The city will find itself under a partial eclipse on April 8, with 84 percent of the sun obscured by the moon at the peak of the event.

The moon will begin covering the sun at 12:42 p.m., reach its peak at 2:01 p.m., and then fully reveal the sun again at 3:18 p.m.

The next solar eclipse won’t be until 2044; however, the path of totality will be in Montana, North Dakota, and South Dakota, leaving no shadows in the southeast.

Another total eclipse will occur in 2045 that will be more accessible for viewing in our local area.

The Oxford Public Library will start their star-gazing activities early with a special Solar Eclipse Story Time at 9:15 a.m. on Thursday, April 4. This will feature learning about the sun and eclipses. Those who attend will earn one pair of safety-rated solar eclipse glasses.

The library will host a Solar Eclipse Activity Day on Saturday, April 7, beginning at 2 p.m. with activities and programs for all ages. A powerful Solar Telescope will be available that can be used to observe the sun safely. Attendance will earn a free pair of safety-rated solar eclipse glasses.

Weather permitting, the library will host a Solar Eclipse Viewing Party beginning at 1 p.m. on Monday, April 8. Everyone is invited to bring a picnic lunch or snacks as they meet in the courtyard to watch the skies. The library will have a free, limited number of safety-rated eclipse glasses available.

Those wanting to throw their own viewing parties should be aware of some important safety tips:

  • Never stare directly at the sun with the naked eye. This can cause serious damage to the retina.
  • Do not use regular sunglasses.
  • When using eclipse glasses, make sure they are designated with the International Organization of Standardization number ISO-12312-2. NASA recommends testing glasses by looking at a bright light through the glasses. If the light is seen through the glasses as extremely dim or does not appear at all, the glasses are safe.

Indirect Viewing methods:

(does not involve looking directly at the sun)

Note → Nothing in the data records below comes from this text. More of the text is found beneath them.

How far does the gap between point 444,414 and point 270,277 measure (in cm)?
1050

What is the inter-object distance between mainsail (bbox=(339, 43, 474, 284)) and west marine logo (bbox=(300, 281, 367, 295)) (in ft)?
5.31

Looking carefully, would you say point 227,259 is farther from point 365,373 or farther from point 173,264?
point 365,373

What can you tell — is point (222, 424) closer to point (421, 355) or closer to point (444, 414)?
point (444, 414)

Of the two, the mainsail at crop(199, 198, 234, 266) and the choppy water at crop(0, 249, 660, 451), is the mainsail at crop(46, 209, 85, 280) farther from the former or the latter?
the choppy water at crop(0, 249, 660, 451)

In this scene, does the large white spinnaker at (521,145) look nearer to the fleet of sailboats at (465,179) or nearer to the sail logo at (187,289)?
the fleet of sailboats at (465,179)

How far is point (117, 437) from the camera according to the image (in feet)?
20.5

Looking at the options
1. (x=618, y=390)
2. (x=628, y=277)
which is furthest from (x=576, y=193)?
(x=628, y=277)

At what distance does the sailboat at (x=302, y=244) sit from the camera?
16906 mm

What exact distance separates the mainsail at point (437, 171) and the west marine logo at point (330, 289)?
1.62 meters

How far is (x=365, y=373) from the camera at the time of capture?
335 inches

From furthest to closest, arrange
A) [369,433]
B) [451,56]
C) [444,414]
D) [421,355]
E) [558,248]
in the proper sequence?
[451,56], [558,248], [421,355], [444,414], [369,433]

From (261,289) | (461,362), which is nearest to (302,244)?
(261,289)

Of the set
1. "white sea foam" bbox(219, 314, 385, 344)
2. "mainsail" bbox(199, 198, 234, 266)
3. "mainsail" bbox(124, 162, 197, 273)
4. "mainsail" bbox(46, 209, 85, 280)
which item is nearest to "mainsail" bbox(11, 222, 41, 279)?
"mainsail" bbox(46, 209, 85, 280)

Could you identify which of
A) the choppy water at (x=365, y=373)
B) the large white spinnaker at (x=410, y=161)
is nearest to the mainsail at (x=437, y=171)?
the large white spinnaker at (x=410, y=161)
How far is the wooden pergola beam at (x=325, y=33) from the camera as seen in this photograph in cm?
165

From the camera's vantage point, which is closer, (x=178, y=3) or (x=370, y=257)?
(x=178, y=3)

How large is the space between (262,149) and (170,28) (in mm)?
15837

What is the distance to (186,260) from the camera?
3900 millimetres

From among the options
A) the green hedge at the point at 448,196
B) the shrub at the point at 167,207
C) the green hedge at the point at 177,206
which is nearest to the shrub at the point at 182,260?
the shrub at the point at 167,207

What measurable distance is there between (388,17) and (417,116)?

  • If you do not have safety-rated eclipse glasses, you can use a kitchen colander. Making sure the sun is behind you, the colander’s circular holes will project crescent images of the sun onto the ground.
  • Or, construct a pinhole projector using a box, white paper, aluminum foil, and tape. Tape a piece of foil with a pinhole over a 1/2-inch hole cut in one side of the box. Tape the white paper on the opposite side of the inside of the box. Hold the box over your head with the pinhole facing the paper and your back to the sun, and an image of the sun will appear on the paper. The larger the box – the larger the image.